• [TASK TO COMPLETE]: Reproduce, word for word, all of the records; the pictures stay out.

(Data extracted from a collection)
# # # #

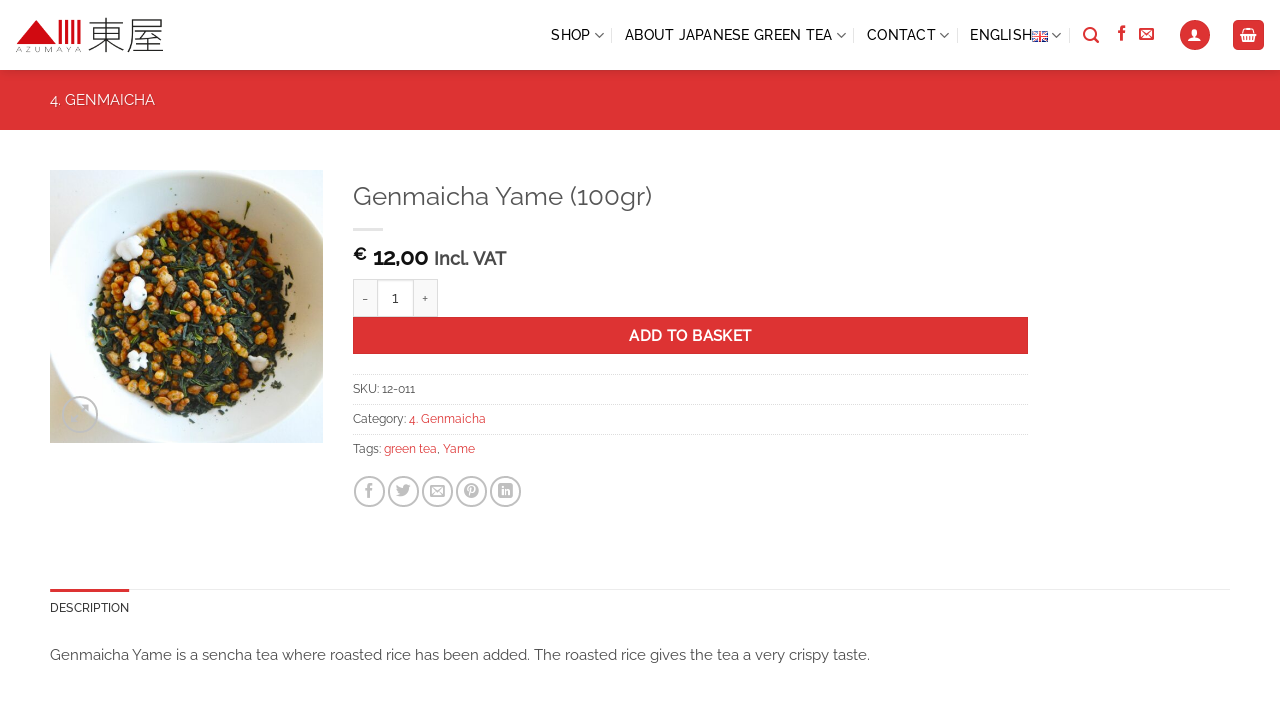

--- FILE ---
content_type: application/x-javascript; charset=utf-8
request_url: https://consent.cookiebot.com/b3426fbd-f68e-4497-9f0a-09b972677101/cc.js?renew=false&referer=www.azumaya.eu&dnt=false&init=false
body_size: 211
content:
if(console){var cookiedomainwarning='Error: The domain WWW.AZUMAYA.EU is not authorized to show the cookie banner for domain group ID b3426fbd-f68e-4497-9f0a-09b972677101. Please add it to the domain group in the Cookiebot Manager to authorize the domain.';if(typeof console.warn === 'function'){console.warn(cookiedomainwarning)}else{console.log(cookiedomainwarning)}};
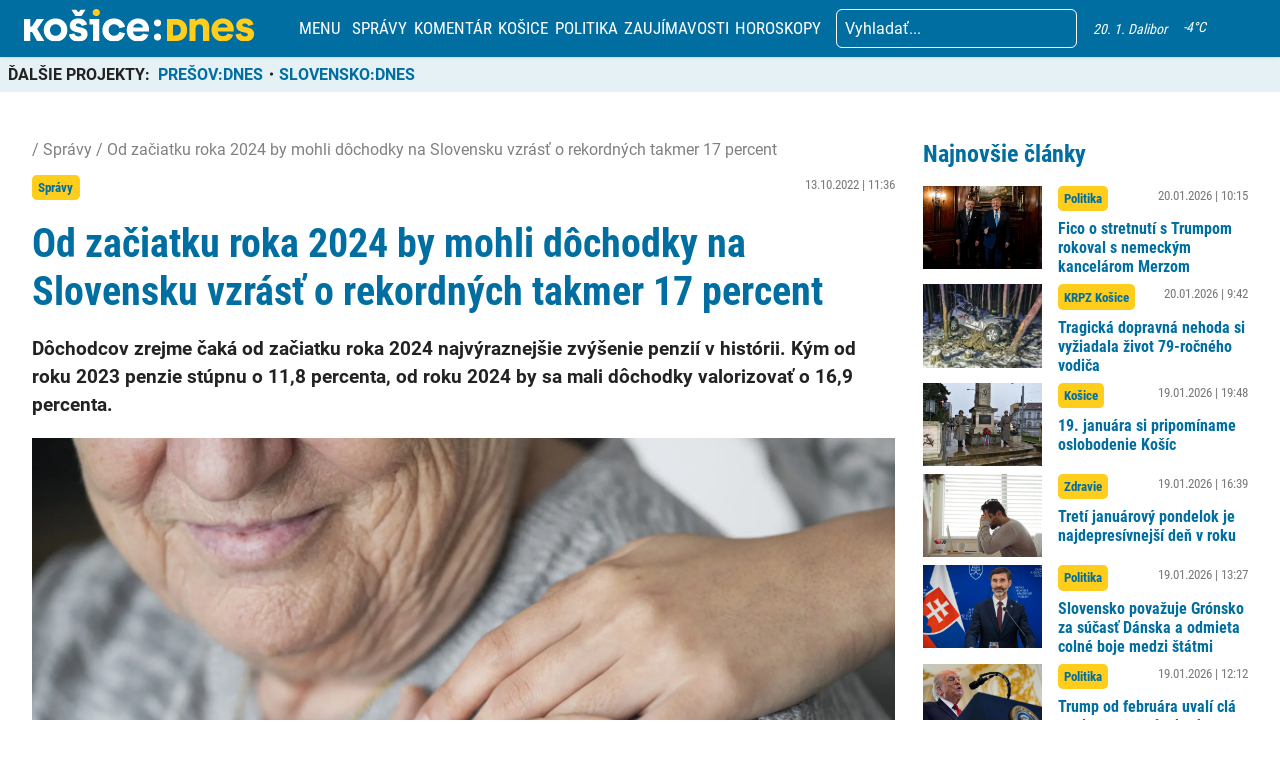

--- FILE ---
content_type: text/html; charset=UTF-8
request_url: https://kosicednes.sk/wp-admin/admin-ajax.php
body_size: -318
content:
-4

--- FILE ---
content_type: text/html; charset=utf-8
request_url: https://www.google.com/recaptcha/api2/aframe
body_size: 222
content:
<!DOCTYPE HTML><html><head><meta http-equiv="content-type" content="text/html; charset=UTF-8"></head><body><script nonce="Q1Lpi6F9-5C9Is6tzlaEIg">/** Anti-fraud and anti-abuse applications only. See google.com/recaptcha */ try{var clients={'sodar':'https://pagead2.googlesyndication.com/pagead/sodar?'};window.addEventListener("message",function(a){try{if(a.source===window.parent){var b=JSON.parse(a.data);var c=clients[b['id']];if(c){var d=document.createElement('img');d.src=c+b['params']+'&rc='+(localStorage.getItem("rc::a")?sessionStorage.getItem("rc::b"):"");window.document.body.appendChild(d);sessionStorage.setItem("rc::e",parseInt(sessionStorage.getItem("rc::e")||0)+1);localStorage.setItem("rc::h",'1768909480378');}}}catch(b){}});window.parent.postMessage("_grecaptcha_ready", "*");}catch(b){}</script></body></html>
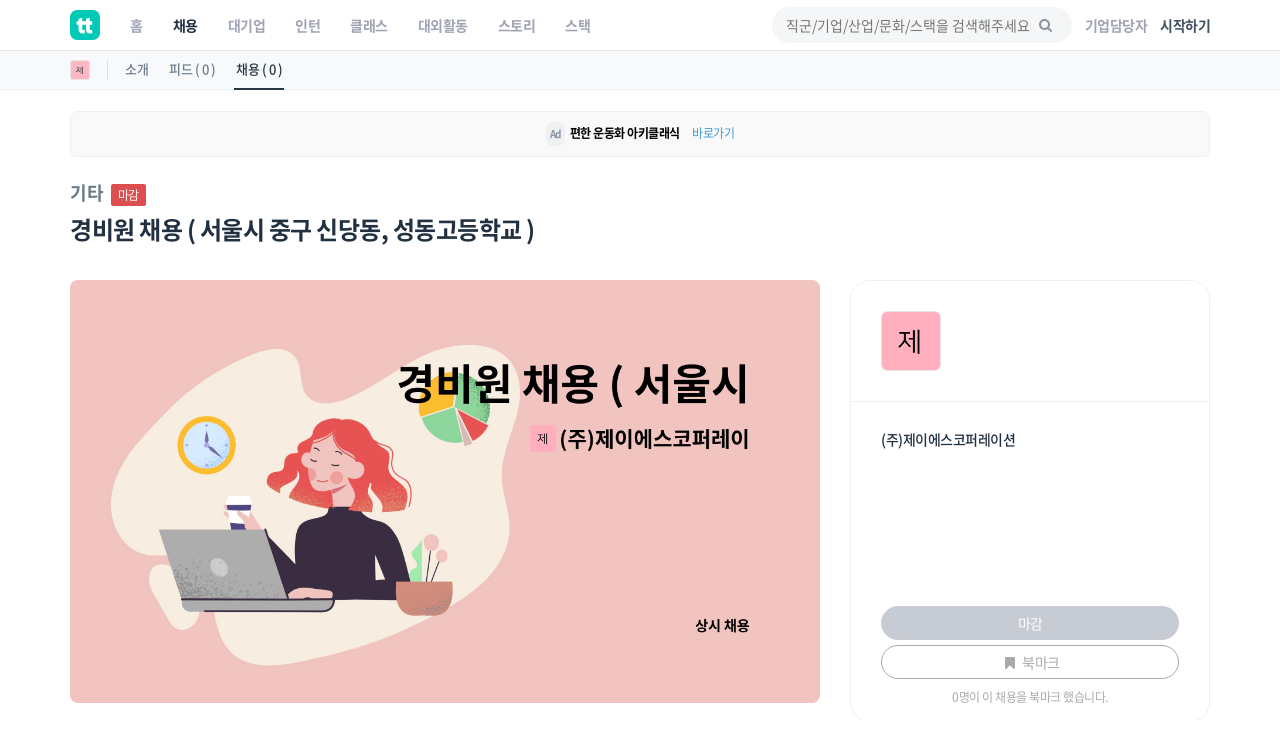

--- FILE ---
content_type: text/css
request_url: https://www.theteams.kr/includes/css/tabs.css?v=92
body_size: -151
content:
.tabs {
	position: relative;
	width: 100%;
	overflow: hidden;
}

/* Nav */
.tabs nav {
	/*text-align: center;*/
}

.tabs nav ul {
	padding: 0;
	margin: 0;
	list-style: none;
	display: inline-block;
}

.tabs nav ul li {
	border: 1px solid #becbd2;
	border-bottom: none;
	margin: 0 0.25em;
	display: block;
	float: left;
	position: relative;
}

.tabs nav li.tab-current {
	border: 1px solid #3f9ad6;
	box-shadow: inset 0 2px #3f9ad6;
	border-bottom: none;
	z-index: 100;
}

.tabs nav li.tab-current:before,
.tabs nav li.tab-current:after {
	content: '';
	position: absolute;
	height: 1px;
	right: 100%;
	bottom: 0;
	width: 1000px;
	background: #47a3da;
}

.tabs nav li.tab-current:after {
	right: auto;
	left: 100%;
	width: 4000px;
}

.tabs nav a {
	color: #3f9ad6;
	display: block;
	font-size: 14px;
	line-height: 2.5;
	padding: 0 1.25em;
	white-space: nowrap;
	
}

.tabs nav a:hover {
	color: #768e9d;
}

/* Icons */
.tabs nav a:before {
	display: inline-block;
	vertical-align: middle;
	text-transform: none;
	font-weight: normal;
	font-variant: normal;
	font-family: 'ElegantIcons';
	line-height: 1;
	speak: none;
	-webkit-font-smoothing: antialiased;
	margin: -0.25em 0.4em 0 0;

}

.icon-news:before {
	content: "\69";
}

.icon-courses:before {
	content: "\e022";
}

.icon-events:before {
	content: "\e023";
}


/* Content */
.content section {
	padding: 40px 0 0 0;
	display: none;
	max-width: 1230px;
	margin: 0 auto;
}

.content section:before,
.content section:after {
	content: '';
	display: table;
}

.content section:after {
	clear: both;
}

/* Fallback example */
.no-js .content section {
	display: block;
	padding-bottom: 2em;
	border-bottom: 1px solid #47a3da;
}

.content section.content-current {
	display: block;
}

.mediabox {
	float: left;
	width: 35%;
	padding: 0 15px;
}



/* Example media queries */

@media screen and (max-width: 52.375em) {
	.tabs nav a span {
		display: none;
	}

	.tabs nav a:before {
		margin-right: 0;
	}

	.mediabox {
		float: none;
		width: auto;
		padding: 0 0 35px 0;
		font-size: 90%;
	}

	.mediabox img {
		float: left;
		margin: 0 25px 10px 0;
		max-width: 40%;
	}

	.mediabox h3 {
		margin-top: 0;
	}

	.mediabox p {
		margin-left: 40%;
		margin-left: calc(40% + 25px);
	}

	.mediabox:before,
	.mediabox:after {
		content: '';
		display: table;
	}

	.mediabox:after {
		clear: both;
	}
}
/*
@media screen and (max-width: 32em) {
	.tabs nav ul,
	.tabs nav ul li a {
		width: 100%;
		padding: 0;
	}

	.tabs nav ul li {
		width: 20%;
		width: calc(20% + 1px);
		margin: 0 0 0 -1px;
	}

	.tabs nav ul li:first-child {
		margin-right:0;
	}

	.mediabox {
		text-align: center;
	}

	.mediabox img {
		float: none;
		margin: 0 auto;
		max-width: 100%;
	}

	.mediabox h3 {
		margin: 1.25em 0 1em;
	}

	.mediabox p {
		margin: 0;
	}
}*/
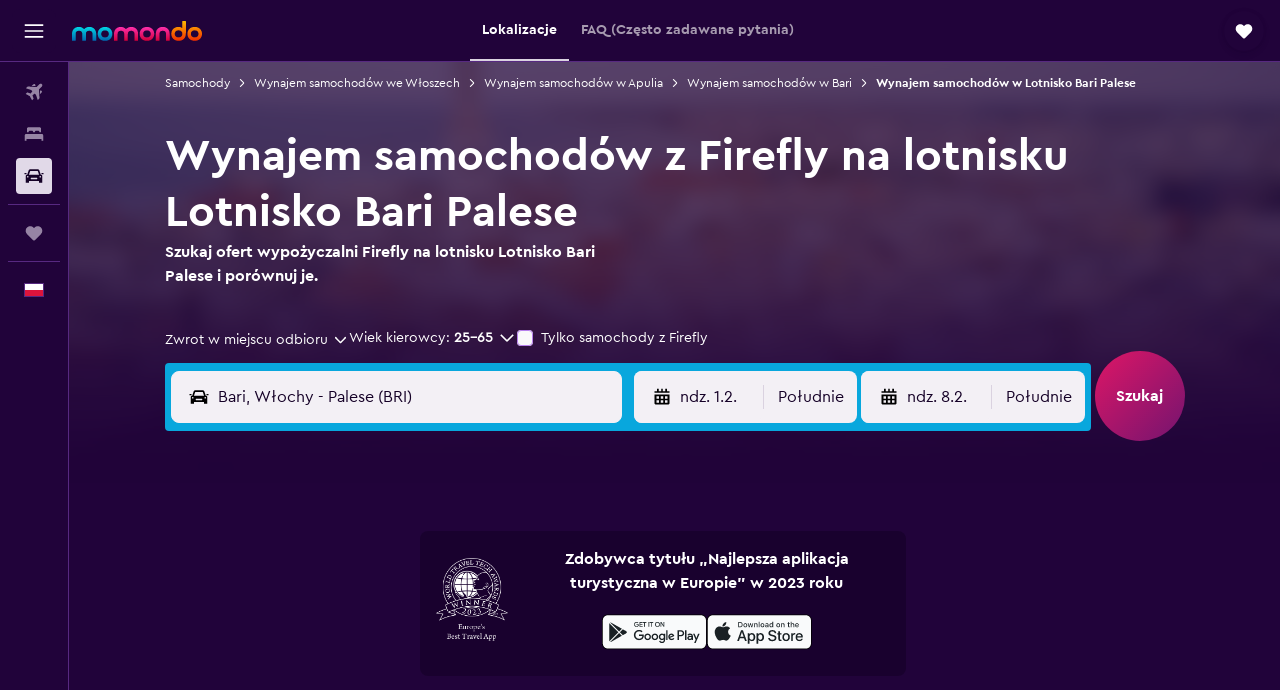

--- FILE ---
content_type: image/svg+xml
request_url: https://www.momondo.pl/res/images/flags-svg/pl.svg
body_size: -172
content:
<svg xmlns="http://www.w3.org/2000/svg"  viewBox="0 0 60 40"><path fill="#FFF" d="M0 0h60v20H0V0z"/><path fill="#DC143C" d="M0 20h60v20H0V20z"/></svg>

# # # #

• [EXERCISE RESULT]:
--- FILE ---
content_type: application/x-javascript; charset=utf-8
request_url: https://consent.cookiebot.com/b3426fbd-f68e-4497-9f0a-09b972677101/cc.js?renew=false&referer=www.azumaya.eu&dnt=false&init=false
body_size: 211
content:
if(console){var cookiedomainwarning='Error: The domain WWW.AZUMAYA.EU is not authorized to show the cookie banner for domain group ID b3426fbd-f68e-4497-9f0a-09b972677101. Please add it to the domain group in the Cookiebot Manager to authorize the domain.';if(typeof console.warn === 'function'){console.warn(cookiedomainwarning)}else{console.log(cookiedomainwarning)}};

--- FILE ---
content_type: text/html; charset=UTF-8
request_url: https://kosicednes.sk/wp-admin/admin-ajax.php
body_size: -318
content:
-4

--- FILE ---
content_type: text/html; charset=utf-8
request_url: https://www.google.com/recaptcha/api2/aframe
body_size: 222
content:
<!DOCTYPE HTML><html><head><meta http-equiv="content-type" content="text/html; charset=UTF-8"></head><body><script nonce="Q1Lpi6F9-5C9Is6tzlaEIg">/** Anti-fraud and anti-abuse applications only. See google.com/recaptcha */ try{var clients={'sodar':'https://pagead2.googlesyndication.com/pagead/sodar?'};window.addEventListener("message",function(a){try{if(a.source===window.parent){var b=JSON.parse(a.data);var c=clients[b['id']];if(c){var d=document.createElement('img');d.src=c+b['params']+'&rc='+(localStorage.getItem("rc::a")?sessionStorage.getItem("rc::b"):"");window.document.body.appendChild(d);sessionStorage.setItem("rc::e",parseInt(sessionStorage.getItem("rc::e")||0)+1);localStorage.setItem("rc::h",'1768909480378');}}}catch(b){}});window.parent.postMessage("_grecaptcha_ready", "*");}catch(b){}</script></body></html>

--- FILE ---
content_type: text/css
request_url: https://www.theteams.kr/includes/css/tabs.css?v=92
body_size: -151
content:
.tabs {
	position: relative;
	width: 100%;
	overflow: hidden;
}

/* Nav */
.tabs nav {
	/*text-align: center;*/
}

.tabs nav ul {
	padding: 0;
	margin: 0;
	list-style: none;
	display: inline-block;
}

.tabs nav ul li {
	border: 1px solid #becbd2;
	border-bottom: none;
	margin: 0 0.25em;
	display: block;
	float: left;
	position: relative;
}

.tabs nav li.tab-current {
	border: 1px solid #3f9ad6;
	box-shadow: inset 0 2px #3f9ad6;
	border-bottom: none;
	z-index: 100;
}

.tabs nav li.tab-current:before,
.tabs nav li.tab-current:after {
	content: '';
	position: absolute;
	height: 1px;
	right: 100%;
	bottom: 0;
	width: 1000px;
	background: #47a3da;
}

.tabs nav li.tab-current:after {
	right: auto;
	left: 100%;
	width: 4000px;
}

.tabs nav a {
	color: #3f9ad6;
	display: block;
	font-size: 14px;
	line-height: 2.5;
	padding: 0 1.25em;
	white-space: nowrap;
	
}

.tabs nav a:hover {
	color: #768e9d;
}

/* Icons */
.tabs nav a:before {
	display: inline-block;
	vertical-align: middle;
	text-transform: none;
	font-weight: normal;
	font-variant: normal;
	font-family: 'ElegantIcons';
	line-height: 1;
	speak: none;
	-webkit-font-smoothing: antialiased;
	margin: -0.25em 0.4em 0 0;

}

.icon-news:before {
	content: "\69";
}

.icon-courses:before {
	content: "\e022";
}

.icon-events:before {
	content: "\e023";
}


/* Content */
.content section {
	padding: 40px 0 0 0;
	display: none;
	max-width: 1230px;
	margin: 0 auto;
}

.content section:before,
.content section:after {
	content: '';
	display: table;
}

.content section:after {
	clear: both;
}

/* Fallback example */
.no-js .content section {
	display: block;
	padding-bottom: 2em;
	border-bottom: 1px solid #47a3da;
}

.content section.content-current {
	display: block;
}

.mediabox {
	float: left;
	width: 35%;
	padding: 0 15px;
}



/* Example media queries */

@media screen and (max-width: 52.375em) {
	.tabs nav a span {
		display: none;
	}

	.tabs nav a:before {
		margin-right: 0;
	}

	.mediabox {
		float: none;
		width: auto;
		padding: 0 0 35px 0;
		font-size: 90%;
	}

	.mediabox img {
		float: left;
		margin: 0 25px 10px 0;
		max-width: 40%;
	}

	.mediabox h3 {
		margin-top: 0;
	}

	.mediabox p {
		margin-left: 40%;
		margin-left: calc(40% + 25px);
	}

	.mediabox:before,
	.mediabox:after {
		content: '';
		display: table;
	}

	.mediabox:after {
		clear: both;
	}
}
/*
@media screen and (max-width: 32em) {
	.tabs nav ul,
	.tabs nav ul li a {
		width: 100%;
		padding: 0;
	}

	.tabs nav ul li {
		width: 20%;
		width: calc(20% + 1px);
		margin: 0 0 0 -1px;
	}

	.tabs nav ul li:first-child {
		margin-right:0;
	}

	.mediabox {
		text-align: center;
	}

	.mediabox img {
		float: none;
		margin: 0 auto;
		max-width: 100%;
	}

	.mediabox h3 {
		margin: 1.25em 0 1em;
	}

	.mediabox p {
		margin: 0;
	}
}*/

--- FILE ---
content_type: image/svg+xml
request_url: https://www.momondo.pl/res/images/flags-svg/pl.svg
body_size: -172
content:
<svg xmlns="http://www.w3.org/2000/svg"  viewBox="0 0 60 40"><path fill="#FFF" d="M0 0h60v20H0V0z"/><path fill="#DC143C" d="M0 20h60v20H0V20z"/></svg>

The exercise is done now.